Loss-making Tata Teleservices has revamped its board, with Tata group nominees Kishor Chaukar and N Chandrasekaran and NTT Docomo nominee Seiichi Ikeda resigning as directors.
The company inducted three independent directors on its board - State Bank of India Deputy Managing Director Bharati Rao, member of the erstwhile Planning Commission N Jadhav, and marketing expert Vibha Paul Rishi - effective March 30.
The company's board is chaired by Tata group chairman Cyrus Mistry.
Last year, former managing director of Tata Industries, Chaukar; Tata Consultancy Services managing director and chief executive Chandrasekaran; and Ikeda were re-appointed directors for five years. Their sudden exit has fuelled speculation that Tata's merger talks with Norwegian telecom giant Telenor's Indian subsidiary are now in the final stage. Bankers say the merger is likely to be announced soon after the government comes out with telecom merger and acquisition guidelines this month. "This will be beneficial for all stakeholders, including banks, which have lent huge money to the company," said a banker.
When contacted, a company spokesperson said the changes on the board were aimed at meeting the statutory requirement of having at least one woman director and independent directors accounting for at least a third of the board.

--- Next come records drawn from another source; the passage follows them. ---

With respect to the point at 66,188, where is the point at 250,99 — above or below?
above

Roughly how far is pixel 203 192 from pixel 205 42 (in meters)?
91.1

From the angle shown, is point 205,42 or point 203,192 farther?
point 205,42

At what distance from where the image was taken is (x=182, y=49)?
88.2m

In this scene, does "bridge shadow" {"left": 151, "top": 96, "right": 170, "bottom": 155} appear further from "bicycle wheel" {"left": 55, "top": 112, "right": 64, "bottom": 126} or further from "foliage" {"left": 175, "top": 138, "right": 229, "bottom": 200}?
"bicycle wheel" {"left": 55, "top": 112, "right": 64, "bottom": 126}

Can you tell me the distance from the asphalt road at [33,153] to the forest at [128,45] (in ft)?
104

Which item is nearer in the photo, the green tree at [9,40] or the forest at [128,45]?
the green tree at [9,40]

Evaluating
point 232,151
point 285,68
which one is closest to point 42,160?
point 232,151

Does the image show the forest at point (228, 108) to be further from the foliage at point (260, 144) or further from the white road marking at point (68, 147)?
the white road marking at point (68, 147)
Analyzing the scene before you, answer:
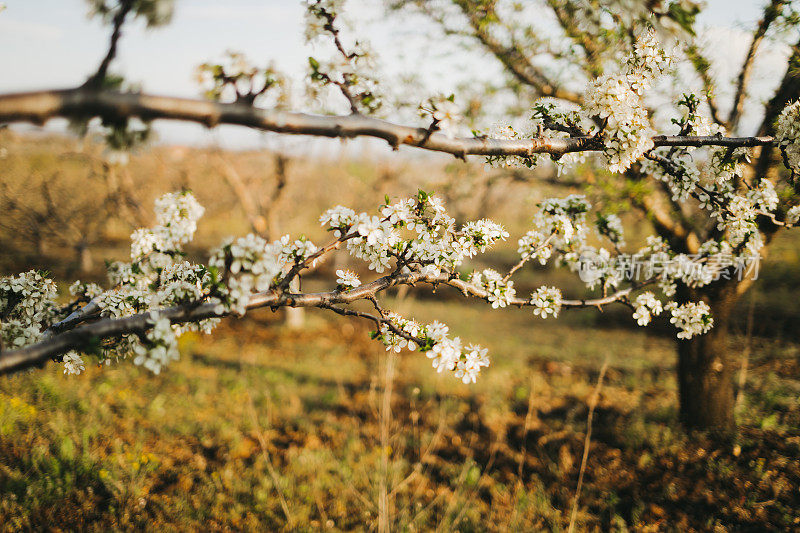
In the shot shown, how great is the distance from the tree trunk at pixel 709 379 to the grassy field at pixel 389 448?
0.96ft

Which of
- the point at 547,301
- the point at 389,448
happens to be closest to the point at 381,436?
the point at 389,448

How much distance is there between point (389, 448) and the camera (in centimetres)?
505

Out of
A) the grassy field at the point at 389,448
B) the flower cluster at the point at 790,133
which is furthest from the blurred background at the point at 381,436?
the flower cluster at the point at 790,133

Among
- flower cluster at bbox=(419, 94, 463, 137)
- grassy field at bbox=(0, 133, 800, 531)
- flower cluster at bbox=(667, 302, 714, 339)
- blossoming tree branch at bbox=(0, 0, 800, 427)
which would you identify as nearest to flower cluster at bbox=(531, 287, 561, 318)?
blossoming tree branch at bbox=(0, 0, 800, 427)

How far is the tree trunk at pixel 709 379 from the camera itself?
180 inches

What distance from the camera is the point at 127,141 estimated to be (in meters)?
1.35

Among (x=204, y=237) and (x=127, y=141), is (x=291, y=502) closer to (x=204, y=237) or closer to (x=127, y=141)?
(x=127, y=141)

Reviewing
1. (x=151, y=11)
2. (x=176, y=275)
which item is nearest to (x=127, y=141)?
(x=151, y=11)

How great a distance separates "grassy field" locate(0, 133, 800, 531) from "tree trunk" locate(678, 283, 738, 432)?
29cm

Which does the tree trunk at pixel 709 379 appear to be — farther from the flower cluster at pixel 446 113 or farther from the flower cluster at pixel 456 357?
the flower cluster at pixel 446 113

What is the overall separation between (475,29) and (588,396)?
592cm

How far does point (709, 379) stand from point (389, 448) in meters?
3.96

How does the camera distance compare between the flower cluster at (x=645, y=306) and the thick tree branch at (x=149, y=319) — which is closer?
the thick tree branch at (x=149, y=319)

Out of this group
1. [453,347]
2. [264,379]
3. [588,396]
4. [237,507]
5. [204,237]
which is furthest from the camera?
[204,237]
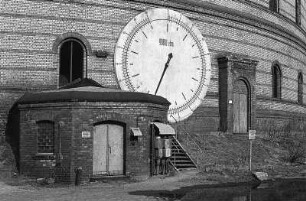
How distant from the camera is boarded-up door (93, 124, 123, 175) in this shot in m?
17.2

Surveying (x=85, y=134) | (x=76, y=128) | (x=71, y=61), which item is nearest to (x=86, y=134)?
(x=85, y=134)

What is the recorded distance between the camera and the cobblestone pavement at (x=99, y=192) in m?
13.2

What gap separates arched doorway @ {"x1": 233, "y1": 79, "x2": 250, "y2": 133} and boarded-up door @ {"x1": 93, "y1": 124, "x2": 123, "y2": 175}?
10.3m

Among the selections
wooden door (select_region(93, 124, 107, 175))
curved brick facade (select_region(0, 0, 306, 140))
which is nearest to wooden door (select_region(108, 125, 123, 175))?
wooden door (select_region(93, 124, 107, 175))

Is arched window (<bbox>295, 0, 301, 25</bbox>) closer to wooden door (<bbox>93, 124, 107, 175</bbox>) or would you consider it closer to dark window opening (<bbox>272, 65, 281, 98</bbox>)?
dark window opening (<bbox>272, 65, 281, 98</bbox>)

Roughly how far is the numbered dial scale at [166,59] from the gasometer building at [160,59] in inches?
1.9

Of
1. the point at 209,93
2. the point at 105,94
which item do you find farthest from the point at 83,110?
the point at 209,93

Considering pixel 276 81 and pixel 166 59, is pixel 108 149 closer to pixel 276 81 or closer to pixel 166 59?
pixel 166 59

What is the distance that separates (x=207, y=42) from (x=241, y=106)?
14.0 feet

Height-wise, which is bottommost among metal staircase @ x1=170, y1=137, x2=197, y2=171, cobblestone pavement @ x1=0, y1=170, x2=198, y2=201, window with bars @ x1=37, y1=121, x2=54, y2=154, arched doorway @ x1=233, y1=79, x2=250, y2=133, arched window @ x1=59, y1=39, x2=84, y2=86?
cobblestone pavement @ x1=0, y1=170, x2=198, y2=201

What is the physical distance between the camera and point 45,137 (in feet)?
56.6

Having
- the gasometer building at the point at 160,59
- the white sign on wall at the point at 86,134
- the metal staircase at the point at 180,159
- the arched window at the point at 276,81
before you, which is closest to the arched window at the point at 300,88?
the gasometer building at the point at 160,59

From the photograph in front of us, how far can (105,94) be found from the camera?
17.2m

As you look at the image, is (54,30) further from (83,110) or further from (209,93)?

Inputs from institutional nominee and independent directors are expected to boost the company, which has been losing money since it was set up in 1996. For the nine months ended December 2014, Tata Teleservices reported a net loss of Rs 2,940 crore on an operating income of Rs 8,180 crore, against a net loss of Rs 3,490 crore on an operating income of Rs 7,900 crore for the year-ago period.
The Tata group is in arbitration with Docomo. Last year, Docomo had exercised its option to exit Tata Teleservices, at 50 per cent of its acquisition cost.

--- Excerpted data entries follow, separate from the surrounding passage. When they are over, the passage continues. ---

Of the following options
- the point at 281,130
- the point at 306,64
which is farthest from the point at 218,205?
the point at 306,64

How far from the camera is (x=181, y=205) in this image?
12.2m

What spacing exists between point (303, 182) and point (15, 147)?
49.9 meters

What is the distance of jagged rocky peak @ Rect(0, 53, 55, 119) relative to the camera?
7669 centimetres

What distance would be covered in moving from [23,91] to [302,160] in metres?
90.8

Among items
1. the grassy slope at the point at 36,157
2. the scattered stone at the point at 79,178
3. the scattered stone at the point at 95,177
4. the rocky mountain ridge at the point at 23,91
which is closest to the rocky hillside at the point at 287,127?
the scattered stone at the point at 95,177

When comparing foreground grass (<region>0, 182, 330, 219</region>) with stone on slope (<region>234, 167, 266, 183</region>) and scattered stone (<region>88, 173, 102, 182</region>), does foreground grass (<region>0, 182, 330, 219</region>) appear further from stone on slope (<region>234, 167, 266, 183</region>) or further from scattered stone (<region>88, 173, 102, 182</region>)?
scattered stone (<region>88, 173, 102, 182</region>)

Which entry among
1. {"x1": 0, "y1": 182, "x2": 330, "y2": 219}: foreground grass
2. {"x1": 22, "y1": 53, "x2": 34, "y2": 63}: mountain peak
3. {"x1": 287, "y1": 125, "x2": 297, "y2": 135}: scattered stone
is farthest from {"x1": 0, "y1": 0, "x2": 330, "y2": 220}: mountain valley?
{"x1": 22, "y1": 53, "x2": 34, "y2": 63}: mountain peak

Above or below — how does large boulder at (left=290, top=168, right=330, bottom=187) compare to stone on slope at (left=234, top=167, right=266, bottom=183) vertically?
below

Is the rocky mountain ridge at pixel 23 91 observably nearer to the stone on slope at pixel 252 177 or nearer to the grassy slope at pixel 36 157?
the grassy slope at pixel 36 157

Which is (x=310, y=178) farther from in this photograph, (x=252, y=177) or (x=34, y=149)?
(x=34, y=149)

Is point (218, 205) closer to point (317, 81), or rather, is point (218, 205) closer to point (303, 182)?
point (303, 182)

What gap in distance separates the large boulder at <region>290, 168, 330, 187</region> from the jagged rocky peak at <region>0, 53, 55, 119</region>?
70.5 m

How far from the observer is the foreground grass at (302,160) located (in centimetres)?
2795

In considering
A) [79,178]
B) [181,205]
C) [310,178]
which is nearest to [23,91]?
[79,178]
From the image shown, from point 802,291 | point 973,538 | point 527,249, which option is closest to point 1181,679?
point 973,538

Though the Tatas have agreed to buy out Docomo 's stake at a pre-determined valuation, its application to the Reserve Bank of India in this regard was rejected. As of now, the matter is pending in the London Court of International Arbitration.
The company had funded licence fees of Rs 5,864 crore for 3G spectrum blocks in nine circles through debt and bankers say the recent purchase of spectrum will add to its debt. Through the next two years, the company is expected to undertake capital expenditure of about Rs 1,300 crore, to be primarily funded through debt.